Regional reactions to Almagro’s election and reform plan have been positive if sometimes not overly enthusiastic. At the General Assembly meeting, U.S. Deputy Secretary of State Blinken spoke of a “new chapter … in the history of the OAS” and said, “We have a new secretary general, a new strategic vision statement, and renewed attention to genuine reform.” South America’s preeminent power has been generally aloof toward the OAS, but the Brazilian Senate in mid-July approved a new OAS permanent representative, and last week Brasilia paid $3 million of its $18 million in late dues—modest relief from the slow strangulation caused by dire cash-flow issues because of non-payment by several key countries. Almagro has also won support in Latin America through his repeated signals of a desire to work more closely with other hemispheric bodies—even CELAC, which was created in 2011 as a direct challenge to the OAS and supposed U.S. influence over it. He pledged to “seek out areas where we can complement the work of other bodies,” citing by name CELAC, UNASUR, SICA, CARICOM, and MERCOSUR. According to press reports, his close cooperation with UNASUR as Foreign Minister of Uruguay in 2010‑15 lends credibility to that promise. Almagro also has won regional praise for pledging to continue efforts for bring Cuba back into the OAS as a full member—building on the success of the Summit of the Americas in April driven by the Washington-Havana rapprochement.

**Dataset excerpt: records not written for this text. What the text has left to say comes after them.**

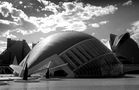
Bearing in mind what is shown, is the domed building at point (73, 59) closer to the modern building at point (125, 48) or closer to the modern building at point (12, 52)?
the modern building at point (125, 48)

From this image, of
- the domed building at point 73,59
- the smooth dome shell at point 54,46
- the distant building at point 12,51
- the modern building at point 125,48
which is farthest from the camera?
the distant building at point 12,51

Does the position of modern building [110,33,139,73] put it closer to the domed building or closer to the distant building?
the domed building

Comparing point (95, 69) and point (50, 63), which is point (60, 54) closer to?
point (50, 63)

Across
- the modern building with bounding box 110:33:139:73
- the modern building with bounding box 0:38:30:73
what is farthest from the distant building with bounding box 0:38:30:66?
the modern building with bounding box 110:33:139:73

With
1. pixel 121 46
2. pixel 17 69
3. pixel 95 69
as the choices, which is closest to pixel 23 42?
pixel 121 46

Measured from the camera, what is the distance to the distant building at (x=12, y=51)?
354ft

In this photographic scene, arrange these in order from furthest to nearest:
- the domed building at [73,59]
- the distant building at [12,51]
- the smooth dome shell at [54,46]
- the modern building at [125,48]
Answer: the distant building at [12,51], the modern building at [125,48], the smooth dome shell at [54,46], the domed building at [73,59]

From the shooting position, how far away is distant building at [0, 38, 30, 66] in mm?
107812

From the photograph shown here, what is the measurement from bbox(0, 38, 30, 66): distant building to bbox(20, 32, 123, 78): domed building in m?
65.5

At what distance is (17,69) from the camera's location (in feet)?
141

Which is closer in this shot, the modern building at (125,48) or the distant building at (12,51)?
the modern building at (125,48)

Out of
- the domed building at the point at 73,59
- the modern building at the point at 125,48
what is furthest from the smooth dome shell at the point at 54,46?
the modern building at the point at 125,48

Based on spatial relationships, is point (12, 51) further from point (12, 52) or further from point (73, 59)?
point (73, 59)

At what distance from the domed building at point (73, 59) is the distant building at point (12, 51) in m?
65.5
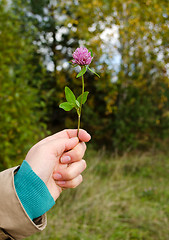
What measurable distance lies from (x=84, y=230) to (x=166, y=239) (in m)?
0.75

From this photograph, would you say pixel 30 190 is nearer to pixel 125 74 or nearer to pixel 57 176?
pixel 57 176

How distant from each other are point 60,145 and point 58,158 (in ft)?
0.23

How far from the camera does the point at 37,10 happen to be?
21.3ft

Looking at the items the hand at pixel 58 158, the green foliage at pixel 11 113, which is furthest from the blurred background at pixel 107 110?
the hand at pixel 58 158

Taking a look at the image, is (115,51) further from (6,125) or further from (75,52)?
(75,52)

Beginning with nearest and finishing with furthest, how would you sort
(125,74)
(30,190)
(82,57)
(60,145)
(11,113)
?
1. (82,57)
2. (30,190)
3. (60,145)
4. (11,113)
5. (125,74)

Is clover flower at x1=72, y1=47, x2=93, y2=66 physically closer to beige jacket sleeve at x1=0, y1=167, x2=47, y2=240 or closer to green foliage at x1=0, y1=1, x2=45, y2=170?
beige jacket sleeve at x1=0, y1=167, x2=47, y2=240

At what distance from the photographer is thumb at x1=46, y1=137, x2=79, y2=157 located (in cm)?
77

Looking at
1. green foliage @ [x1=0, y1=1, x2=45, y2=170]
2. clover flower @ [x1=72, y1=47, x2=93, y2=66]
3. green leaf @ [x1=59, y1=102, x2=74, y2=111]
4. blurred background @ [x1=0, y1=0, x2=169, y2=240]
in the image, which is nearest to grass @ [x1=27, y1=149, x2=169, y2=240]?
blurred background @ [x1=0, y1=0, x2=169, y2=240]

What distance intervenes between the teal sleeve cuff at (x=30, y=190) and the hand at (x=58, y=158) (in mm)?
51

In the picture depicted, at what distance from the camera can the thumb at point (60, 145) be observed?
77 centimetres

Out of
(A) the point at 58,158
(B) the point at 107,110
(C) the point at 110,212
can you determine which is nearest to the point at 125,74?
(B) the point at 107,110

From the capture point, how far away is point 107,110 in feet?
17.6

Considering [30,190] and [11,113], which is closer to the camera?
[30,190]
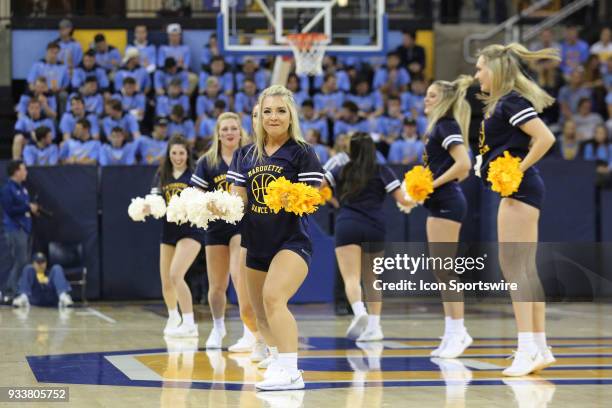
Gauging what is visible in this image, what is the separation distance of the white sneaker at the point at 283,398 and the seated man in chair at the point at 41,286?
866 cm

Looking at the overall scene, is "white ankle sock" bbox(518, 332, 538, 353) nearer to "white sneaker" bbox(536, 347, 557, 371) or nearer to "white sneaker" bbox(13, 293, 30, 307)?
"white sneaker" bbox(536, 347, 557, 371)

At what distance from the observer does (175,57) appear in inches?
824

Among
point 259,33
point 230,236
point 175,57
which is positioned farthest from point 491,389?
point 175,57

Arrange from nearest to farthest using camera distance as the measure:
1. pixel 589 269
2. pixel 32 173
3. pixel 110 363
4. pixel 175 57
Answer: pixel 110 363 → pixel 589 269 → pixel 32 173 → pixel 175 57

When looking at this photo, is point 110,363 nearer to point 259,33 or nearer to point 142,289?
point 142,289

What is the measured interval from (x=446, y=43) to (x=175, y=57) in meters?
6.30

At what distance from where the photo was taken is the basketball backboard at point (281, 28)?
16.6m

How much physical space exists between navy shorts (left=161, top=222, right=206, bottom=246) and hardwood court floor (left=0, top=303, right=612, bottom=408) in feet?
3.48

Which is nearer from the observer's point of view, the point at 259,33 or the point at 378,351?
the point at 378,351

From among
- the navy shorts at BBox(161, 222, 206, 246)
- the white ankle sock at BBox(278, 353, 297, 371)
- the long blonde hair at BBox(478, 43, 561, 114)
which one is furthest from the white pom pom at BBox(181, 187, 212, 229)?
the navy shorts at BBox(161, 222, 206, 246)

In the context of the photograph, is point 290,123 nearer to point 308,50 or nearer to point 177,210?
point 177,210

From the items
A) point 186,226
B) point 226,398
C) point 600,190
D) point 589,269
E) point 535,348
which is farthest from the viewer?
point 600,190

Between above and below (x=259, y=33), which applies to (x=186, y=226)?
below

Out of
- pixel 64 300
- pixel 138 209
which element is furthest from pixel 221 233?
pixel 64 300
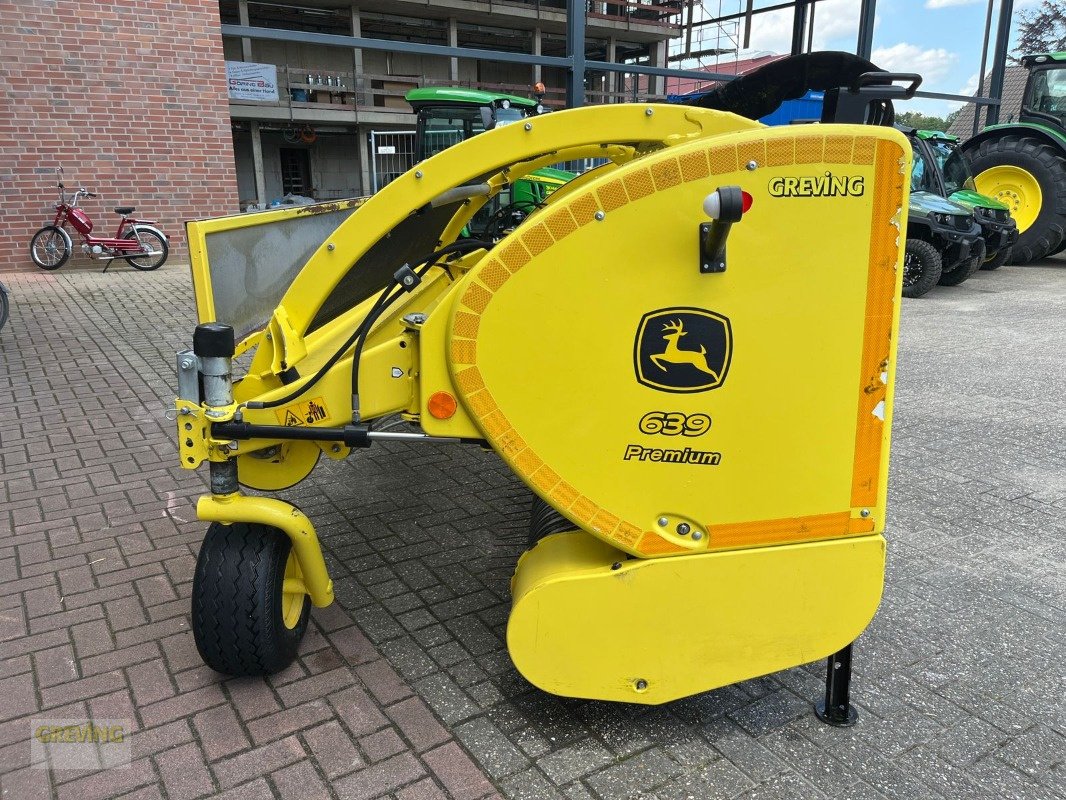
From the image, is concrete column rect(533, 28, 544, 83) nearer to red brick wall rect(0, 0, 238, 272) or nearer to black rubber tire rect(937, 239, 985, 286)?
red brick wall rect(0, 0, 238, 272)

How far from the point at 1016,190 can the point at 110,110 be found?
13.7 m

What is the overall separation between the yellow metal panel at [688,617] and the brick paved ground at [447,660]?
0.21 metres

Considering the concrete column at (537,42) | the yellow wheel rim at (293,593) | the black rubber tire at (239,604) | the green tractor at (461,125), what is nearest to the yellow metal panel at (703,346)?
the black rubber tire at (239,604)

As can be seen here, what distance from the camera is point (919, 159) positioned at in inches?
443

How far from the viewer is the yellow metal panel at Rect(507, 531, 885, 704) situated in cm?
227

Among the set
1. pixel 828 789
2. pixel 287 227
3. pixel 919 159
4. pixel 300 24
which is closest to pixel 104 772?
pixel 828 789

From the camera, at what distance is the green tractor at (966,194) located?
11.1 m

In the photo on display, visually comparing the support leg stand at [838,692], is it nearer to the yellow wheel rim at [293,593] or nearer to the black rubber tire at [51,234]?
the yellow wheel rim at [293,593]

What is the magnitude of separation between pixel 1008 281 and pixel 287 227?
38.7 feet

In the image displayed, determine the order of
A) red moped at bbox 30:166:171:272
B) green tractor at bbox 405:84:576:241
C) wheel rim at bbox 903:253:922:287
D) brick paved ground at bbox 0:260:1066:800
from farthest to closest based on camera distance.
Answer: red moped at bbox 30:166:171:272 → wheel rim at bbox 903:253:922:287 → green tractor at bbox 405:84:576:241 → brick paved ground at bbox 0:260:1066:800

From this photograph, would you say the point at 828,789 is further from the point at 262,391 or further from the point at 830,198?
the point at 262,391

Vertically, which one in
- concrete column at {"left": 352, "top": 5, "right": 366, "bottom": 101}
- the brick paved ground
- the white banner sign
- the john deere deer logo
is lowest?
the brick paved ground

Outgoing Secretary General Insulza was a relatively easy act to follow because, often unfairly, his image was tattered after 10 years in the crossfire between Washington and the countries pushing to undermine U.S. influence in Latin America. Almagro appears eager to push the re-set button, and the success of the Summit of the Americas and his pledges on democracy, reform, and hemispheric cooperation have given him a good start. But leading the OAS is going to take more than artful rhetoric, internal restructuring, and a few reforms. President Obama’s move on Cuba removes one major irritant from hemispheric relations, but an effective Secretary General is going to have to navigate the shoals of longstanding North-South tensions. The “spirit of genuine and equal partnership” that Deputy Secretary Blinken spoke of wanting with the OAS will be difficult to achieve, and the supporters of CELAC, UNASUR, and other alternatives to the OAS will find it equally tough to accept the OAS as a valid venue for debate and compromise. Almagro will also have to show that he can run the organization in a professional and modern way to overcome the perception left by his predecessor of weak management of the institution. He has declared himself a man of practical solutions, not ideology, but pleasing everyone—trying to be a coordinator who threatens no one’s interests—may not be a workable strategy for long. If the OAS is to fulfill its mission, moreover, the United States and others will have to give Almagro the space to do his job.